● **Data section**:
-------

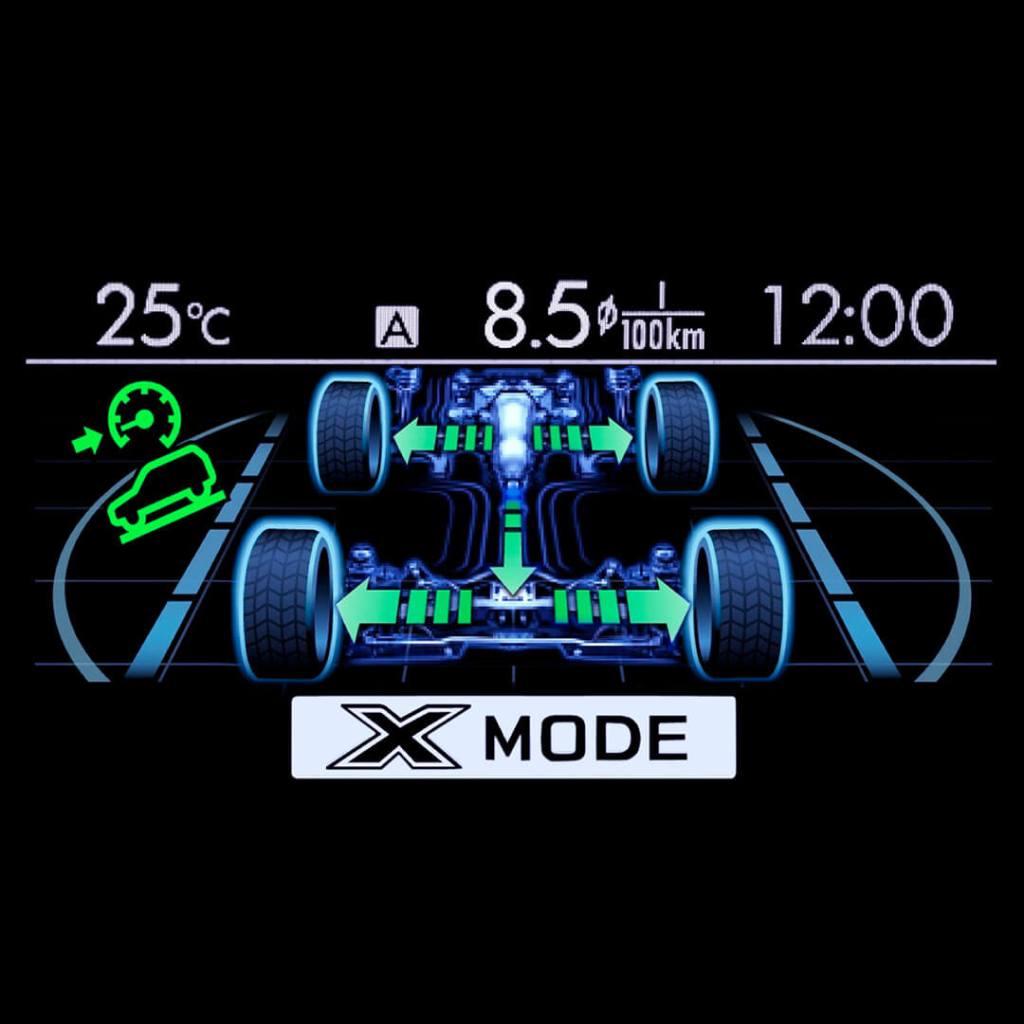 Subaru X-Mode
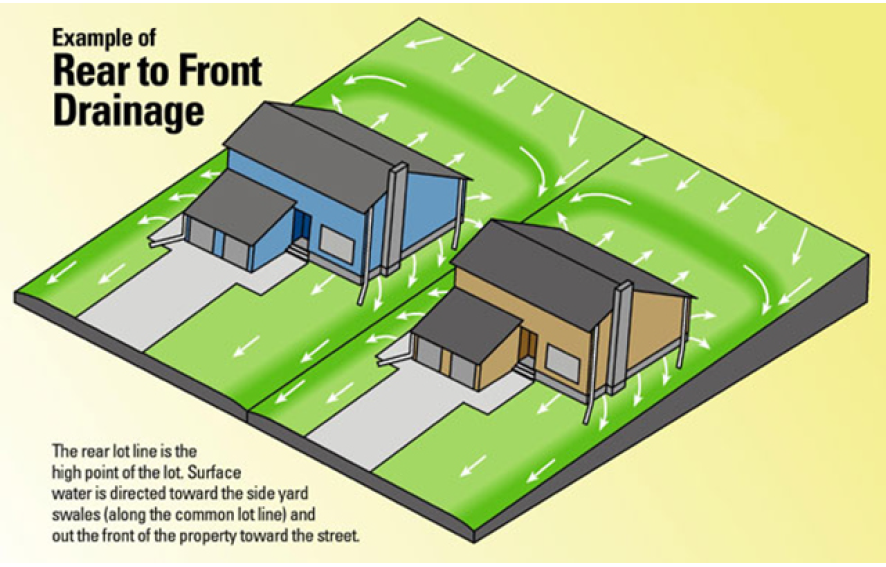 Rear to front drainage diagram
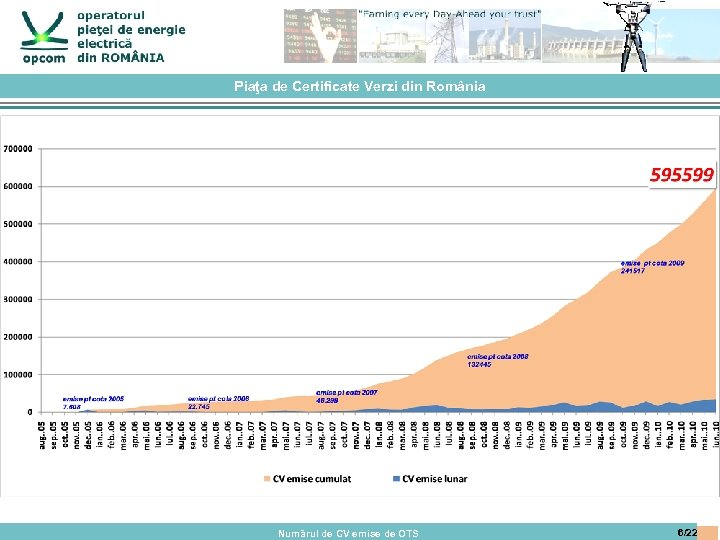 Piaţa de Certificate Verzi din România Numărul de CV emise de OTS 6/22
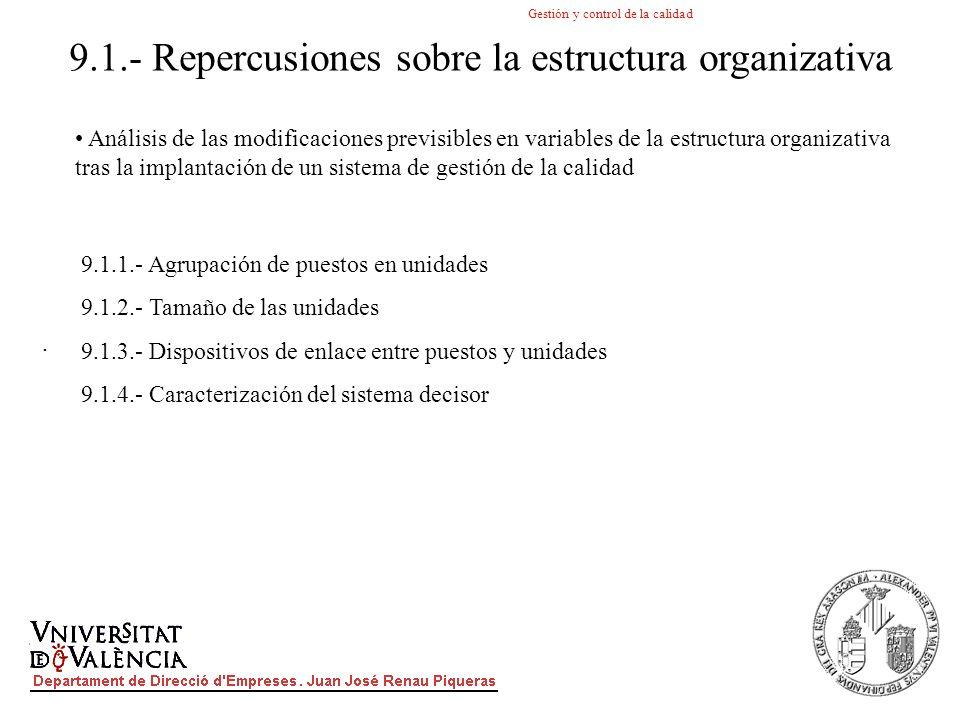 Gestión y control de la calidad. 9.1.- Repercusiones sobre la estructura organizativa 9.1.1.- Agrupación de puestos en unidades 9.1.2.- Tamaño de las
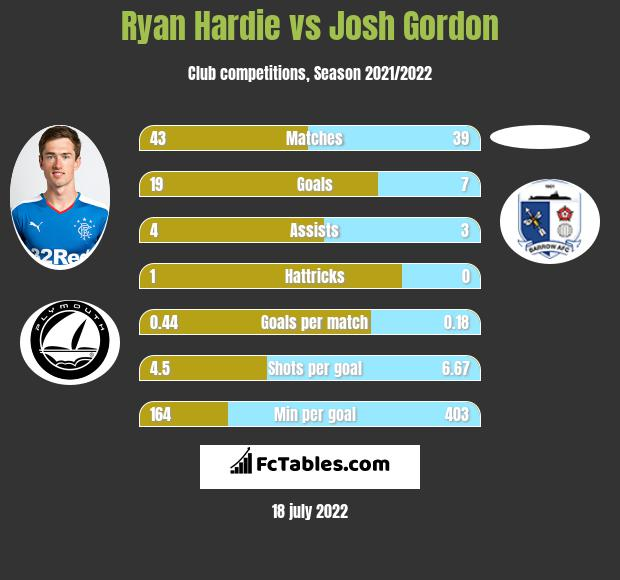 Ryan Hardie vs Josh Gordon infographic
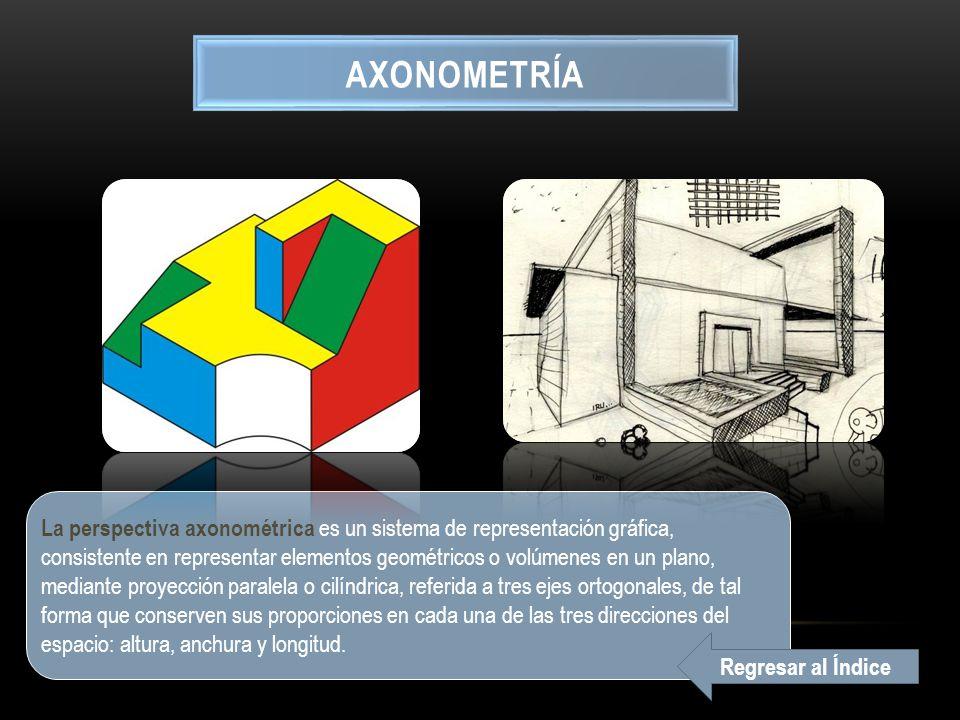 AXONOMETRÍA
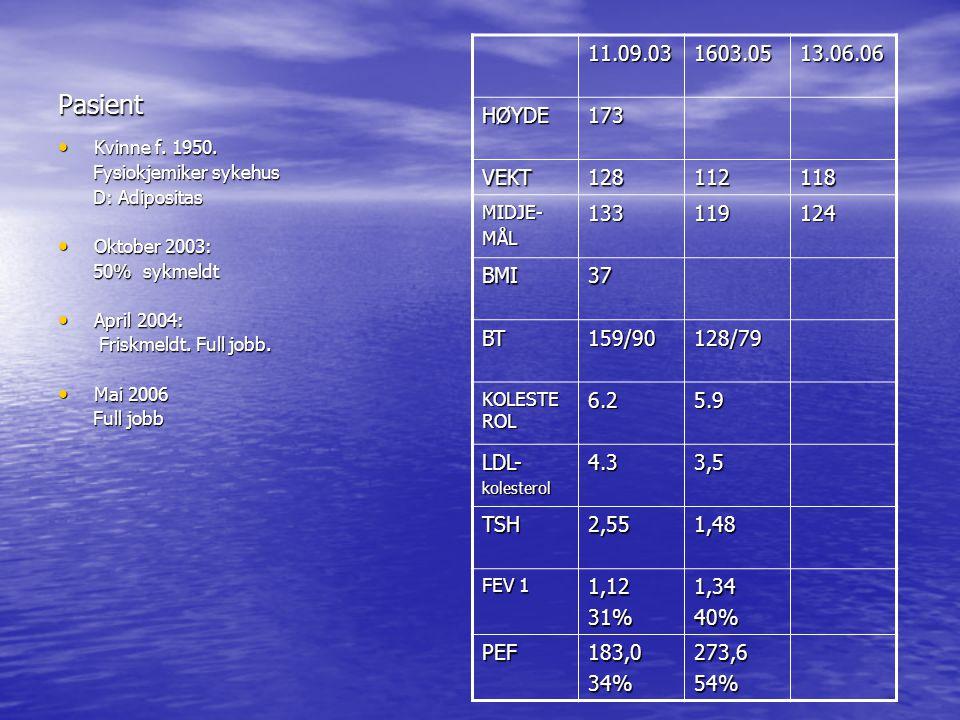 Pasient 11.09.03. 1603.05. 13.06.06. HØYDE. 173. VEKT. 128. 112. 118. MIDJE- MÅL. 133. 119.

-------

● **Problem**:
Restate word for word the lines from the line with "Gestión y control" to the last line of the records above, inclusive, and omit every picture.

● **Answer box**:
 Gestión y control de la calidad. 9.1.- Repercusiones sobre la estructura organizativa 9.1.1.- Agrupación de puestos en unidades 9.1.2.- Tamaño de las
 Ryan Hardie vs Josh Gordon infographic
 AXONOMETRÍA
 Pasient 11.09.03. 1603.05. 13.06.06. HØYDE. 173. VEKT. 128. 112. 118. MIDJE- MÅL. 133. 119.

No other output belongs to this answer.